Von daher: Was wollen wir eigentlich besprechen? Keine Prozentzahlen, keine Details, sondern dass die Regierungen immer schuld sind an dem, was wir an Aufklärungsquoten und Straftaten in dieser Stadt haben?

Jede Straftat ist eine zu viel. Das ist ein sehr banaler Satz, zeigt aber die Notwendigkeit an, selbstverständlich jede Straftat ernst zu nehmen.
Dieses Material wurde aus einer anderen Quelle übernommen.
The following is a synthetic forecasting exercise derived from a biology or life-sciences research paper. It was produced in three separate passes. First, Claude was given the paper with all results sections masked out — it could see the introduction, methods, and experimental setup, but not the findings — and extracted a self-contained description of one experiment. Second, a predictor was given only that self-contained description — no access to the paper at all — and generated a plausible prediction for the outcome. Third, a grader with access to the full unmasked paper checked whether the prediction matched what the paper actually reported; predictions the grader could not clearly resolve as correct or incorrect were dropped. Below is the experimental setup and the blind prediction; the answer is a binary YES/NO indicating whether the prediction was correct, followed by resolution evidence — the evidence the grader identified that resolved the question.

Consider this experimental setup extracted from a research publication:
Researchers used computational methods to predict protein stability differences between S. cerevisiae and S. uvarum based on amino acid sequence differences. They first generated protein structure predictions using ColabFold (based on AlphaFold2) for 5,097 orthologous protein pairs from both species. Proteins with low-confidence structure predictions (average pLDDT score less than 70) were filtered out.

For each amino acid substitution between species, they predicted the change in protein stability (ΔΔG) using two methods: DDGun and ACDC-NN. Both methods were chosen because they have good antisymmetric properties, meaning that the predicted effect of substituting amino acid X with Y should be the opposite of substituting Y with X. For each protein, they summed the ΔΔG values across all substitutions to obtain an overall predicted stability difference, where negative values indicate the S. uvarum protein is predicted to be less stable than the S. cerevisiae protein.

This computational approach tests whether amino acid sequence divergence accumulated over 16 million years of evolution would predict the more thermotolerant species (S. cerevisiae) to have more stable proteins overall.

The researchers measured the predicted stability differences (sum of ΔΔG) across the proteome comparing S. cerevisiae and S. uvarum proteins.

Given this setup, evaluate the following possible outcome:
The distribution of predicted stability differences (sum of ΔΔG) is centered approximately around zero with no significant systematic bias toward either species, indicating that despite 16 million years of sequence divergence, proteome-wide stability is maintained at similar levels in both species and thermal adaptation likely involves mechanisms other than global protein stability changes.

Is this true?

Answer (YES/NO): NO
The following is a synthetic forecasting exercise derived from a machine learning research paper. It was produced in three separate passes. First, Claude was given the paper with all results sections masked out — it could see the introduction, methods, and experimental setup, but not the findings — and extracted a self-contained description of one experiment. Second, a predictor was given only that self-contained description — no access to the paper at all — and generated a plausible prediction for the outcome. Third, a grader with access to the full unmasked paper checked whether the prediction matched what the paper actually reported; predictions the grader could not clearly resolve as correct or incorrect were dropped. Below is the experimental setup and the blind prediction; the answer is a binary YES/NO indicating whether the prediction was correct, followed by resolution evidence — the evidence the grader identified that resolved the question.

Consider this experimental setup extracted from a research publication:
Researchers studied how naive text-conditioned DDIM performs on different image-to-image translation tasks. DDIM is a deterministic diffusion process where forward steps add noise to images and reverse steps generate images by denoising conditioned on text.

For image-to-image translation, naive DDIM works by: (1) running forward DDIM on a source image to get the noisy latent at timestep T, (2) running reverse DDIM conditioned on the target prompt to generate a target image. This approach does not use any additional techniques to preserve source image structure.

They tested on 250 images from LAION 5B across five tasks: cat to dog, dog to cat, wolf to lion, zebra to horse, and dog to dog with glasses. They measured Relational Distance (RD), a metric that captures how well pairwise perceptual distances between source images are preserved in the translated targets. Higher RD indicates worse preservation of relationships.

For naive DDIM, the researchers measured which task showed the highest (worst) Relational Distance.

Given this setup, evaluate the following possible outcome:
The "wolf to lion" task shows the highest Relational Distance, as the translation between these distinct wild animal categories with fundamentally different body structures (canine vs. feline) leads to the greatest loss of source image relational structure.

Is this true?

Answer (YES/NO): YES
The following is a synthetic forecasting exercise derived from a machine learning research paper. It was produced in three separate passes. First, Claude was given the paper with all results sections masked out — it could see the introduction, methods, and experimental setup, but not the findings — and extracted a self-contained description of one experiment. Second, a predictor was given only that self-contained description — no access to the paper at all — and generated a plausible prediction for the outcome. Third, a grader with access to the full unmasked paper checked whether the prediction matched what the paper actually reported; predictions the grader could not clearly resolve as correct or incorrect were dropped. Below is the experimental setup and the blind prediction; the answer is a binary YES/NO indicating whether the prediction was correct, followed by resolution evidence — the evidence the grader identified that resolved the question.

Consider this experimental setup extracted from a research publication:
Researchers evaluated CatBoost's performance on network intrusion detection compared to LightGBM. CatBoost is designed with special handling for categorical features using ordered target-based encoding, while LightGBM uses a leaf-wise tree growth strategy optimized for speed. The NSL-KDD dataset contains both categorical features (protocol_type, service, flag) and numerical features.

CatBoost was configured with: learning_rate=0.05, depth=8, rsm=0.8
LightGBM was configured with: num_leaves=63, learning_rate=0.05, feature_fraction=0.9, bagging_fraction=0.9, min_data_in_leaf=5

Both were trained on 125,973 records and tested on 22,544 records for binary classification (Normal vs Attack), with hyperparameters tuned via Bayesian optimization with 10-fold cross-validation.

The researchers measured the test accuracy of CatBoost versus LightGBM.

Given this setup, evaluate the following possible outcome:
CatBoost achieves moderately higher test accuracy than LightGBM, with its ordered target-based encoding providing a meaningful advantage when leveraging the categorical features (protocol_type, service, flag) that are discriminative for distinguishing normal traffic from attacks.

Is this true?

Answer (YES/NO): YES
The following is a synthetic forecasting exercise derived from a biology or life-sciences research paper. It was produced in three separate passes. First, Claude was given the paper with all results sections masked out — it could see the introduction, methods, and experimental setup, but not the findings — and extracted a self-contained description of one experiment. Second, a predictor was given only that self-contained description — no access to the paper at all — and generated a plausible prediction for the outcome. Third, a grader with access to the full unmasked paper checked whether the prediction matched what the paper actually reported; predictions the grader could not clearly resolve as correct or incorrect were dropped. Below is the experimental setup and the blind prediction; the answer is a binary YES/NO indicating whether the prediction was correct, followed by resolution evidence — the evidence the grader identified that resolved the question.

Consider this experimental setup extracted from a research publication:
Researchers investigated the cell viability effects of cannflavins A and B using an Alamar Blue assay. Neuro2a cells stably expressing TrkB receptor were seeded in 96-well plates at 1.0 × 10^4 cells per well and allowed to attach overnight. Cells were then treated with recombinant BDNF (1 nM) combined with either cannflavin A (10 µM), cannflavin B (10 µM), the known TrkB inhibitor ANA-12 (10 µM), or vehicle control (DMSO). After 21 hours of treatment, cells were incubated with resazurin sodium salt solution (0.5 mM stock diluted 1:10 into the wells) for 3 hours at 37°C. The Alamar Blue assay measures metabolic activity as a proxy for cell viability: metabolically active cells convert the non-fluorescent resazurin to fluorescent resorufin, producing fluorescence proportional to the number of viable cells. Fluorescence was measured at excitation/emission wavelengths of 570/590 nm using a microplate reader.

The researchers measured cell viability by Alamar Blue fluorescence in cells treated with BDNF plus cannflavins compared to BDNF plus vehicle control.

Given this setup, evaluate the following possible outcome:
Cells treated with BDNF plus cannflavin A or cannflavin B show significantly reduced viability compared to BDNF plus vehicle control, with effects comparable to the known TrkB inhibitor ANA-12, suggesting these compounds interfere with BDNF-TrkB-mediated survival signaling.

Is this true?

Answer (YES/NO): NO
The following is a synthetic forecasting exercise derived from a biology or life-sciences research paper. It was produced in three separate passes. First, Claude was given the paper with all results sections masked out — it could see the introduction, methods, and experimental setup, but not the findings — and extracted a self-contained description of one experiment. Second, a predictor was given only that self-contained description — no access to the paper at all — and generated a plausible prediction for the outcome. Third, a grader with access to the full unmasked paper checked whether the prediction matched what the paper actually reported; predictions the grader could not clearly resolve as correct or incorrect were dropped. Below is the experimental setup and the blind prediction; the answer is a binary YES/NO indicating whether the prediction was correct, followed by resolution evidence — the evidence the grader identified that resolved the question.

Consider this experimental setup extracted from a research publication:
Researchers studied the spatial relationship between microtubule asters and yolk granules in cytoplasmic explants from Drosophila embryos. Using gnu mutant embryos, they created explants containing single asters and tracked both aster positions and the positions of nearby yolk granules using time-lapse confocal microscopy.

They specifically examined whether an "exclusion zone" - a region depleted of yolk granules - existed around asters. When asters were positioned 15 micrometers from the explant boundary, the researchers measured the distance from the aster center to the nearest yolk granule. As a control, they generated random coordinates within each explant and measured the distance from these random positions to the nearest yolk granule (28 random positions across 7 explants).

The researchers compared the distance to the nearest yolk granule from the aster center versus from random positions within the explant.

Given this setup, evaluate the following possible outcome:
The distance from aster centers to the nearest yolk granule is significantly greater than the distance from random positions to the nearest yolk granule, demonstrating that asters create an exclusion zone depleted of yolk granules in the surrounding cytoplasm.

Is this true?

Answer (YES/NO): YES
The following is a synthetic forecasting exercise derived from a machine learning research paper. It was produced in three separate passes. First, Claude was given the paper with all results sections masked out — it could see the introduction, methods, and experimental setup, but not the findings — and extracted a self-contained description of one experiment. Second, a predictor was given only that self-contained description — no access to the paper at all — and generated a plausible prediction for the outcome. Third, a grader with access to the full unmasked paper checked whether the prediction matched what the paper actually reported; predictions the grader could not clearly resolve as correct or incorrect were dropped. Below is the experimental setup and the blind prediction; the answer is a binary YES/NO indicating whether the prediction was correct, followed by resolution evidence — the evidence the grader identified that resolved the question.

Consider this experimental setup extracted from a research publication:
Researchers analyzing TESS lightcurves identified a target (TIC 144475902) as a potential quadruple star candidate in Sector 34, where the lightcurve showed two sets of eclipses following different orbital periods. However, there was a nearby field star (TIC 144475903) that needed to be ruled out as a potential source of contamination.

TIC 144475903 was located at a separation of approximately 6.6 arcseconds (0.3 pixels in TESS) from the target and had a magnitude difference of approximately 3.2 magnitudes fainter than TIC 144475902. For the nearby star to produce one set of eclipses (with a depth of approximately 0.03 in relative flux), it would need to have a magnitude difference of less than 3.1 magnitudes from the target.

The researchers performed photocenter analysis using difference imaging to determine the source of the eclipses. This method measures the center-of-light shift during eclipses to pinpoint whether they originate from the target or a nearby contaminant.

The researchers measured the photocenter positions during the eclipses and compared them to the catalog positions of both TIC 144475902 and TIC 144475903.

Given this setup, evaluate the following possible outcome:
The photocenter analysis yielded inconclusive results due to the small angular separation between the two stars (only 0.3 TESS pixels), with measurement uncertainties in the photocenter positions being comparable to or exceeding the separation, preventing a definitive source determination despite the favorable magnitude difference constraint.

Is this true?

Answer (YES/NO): NO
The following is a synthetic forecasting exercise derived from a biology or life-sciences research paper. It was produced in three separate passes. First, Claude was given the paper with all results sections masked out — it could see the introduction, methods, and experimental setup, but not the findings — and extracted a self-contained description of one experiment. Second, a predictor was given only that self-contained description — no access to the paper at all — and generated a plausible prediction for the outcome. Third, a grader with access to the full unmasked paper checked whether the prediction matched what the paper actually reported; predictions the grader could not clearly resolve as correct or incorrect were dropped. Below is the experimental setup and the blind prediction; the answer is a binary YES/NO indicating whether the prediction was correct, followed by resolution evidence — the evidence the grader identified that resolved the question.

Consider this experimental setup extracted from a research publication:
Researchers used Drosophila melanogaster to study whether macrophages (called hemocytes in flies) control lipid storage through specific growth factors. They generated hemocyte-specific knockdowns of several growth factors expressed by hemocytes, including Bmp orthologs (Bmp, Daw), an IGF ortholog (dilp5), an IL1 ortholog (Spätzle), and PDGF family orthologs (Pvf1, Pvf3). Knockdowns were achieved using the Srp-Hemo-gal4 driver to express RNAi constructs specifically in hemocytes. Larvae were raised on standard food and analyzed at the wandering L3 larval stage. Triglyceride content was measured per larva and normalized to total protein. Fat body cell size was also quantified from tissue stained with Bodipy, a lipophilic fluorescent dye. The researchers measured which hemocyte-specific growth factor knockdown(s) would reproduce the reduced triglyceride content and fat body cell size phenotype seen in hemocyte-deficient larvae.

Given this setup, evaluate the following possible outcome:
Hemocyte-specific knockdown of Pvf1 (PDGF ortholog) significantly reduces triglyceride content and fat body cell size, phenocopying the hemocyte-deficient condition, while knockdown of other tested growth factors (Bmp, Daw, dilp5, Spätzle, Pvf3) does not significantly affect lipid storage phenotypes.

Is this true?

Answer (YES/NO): NO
Deshalb halte ich es für Unsinn, die Arbeit einer Sonderkommission gewissermaßen lächerlich zu machen, indem man sagt, sie arbeite gut, aber … Herr Nockemann hat gesagt, dafür fehlten die Beamten an anderer Stelle, und Herr Lenders sagte, es gebe sie, aber sie sei aus der Not geboren. Das ist doch alles Unsinn. Wie reagiert man denn auf Straftaten? Ich bin, anders als Sie, Herr Lenders, nicht bei der Polizei.

(Joachim Lenders)

(André Trepoll CDU: Das ist auch gut so!)

Ich schaue mir das an und denke: Das, was die Polizei macht, ist genau richtig – sie reagiert mit gezielten, differenzierten Maßnahmen auf Entwicklungen bei den Straftaten.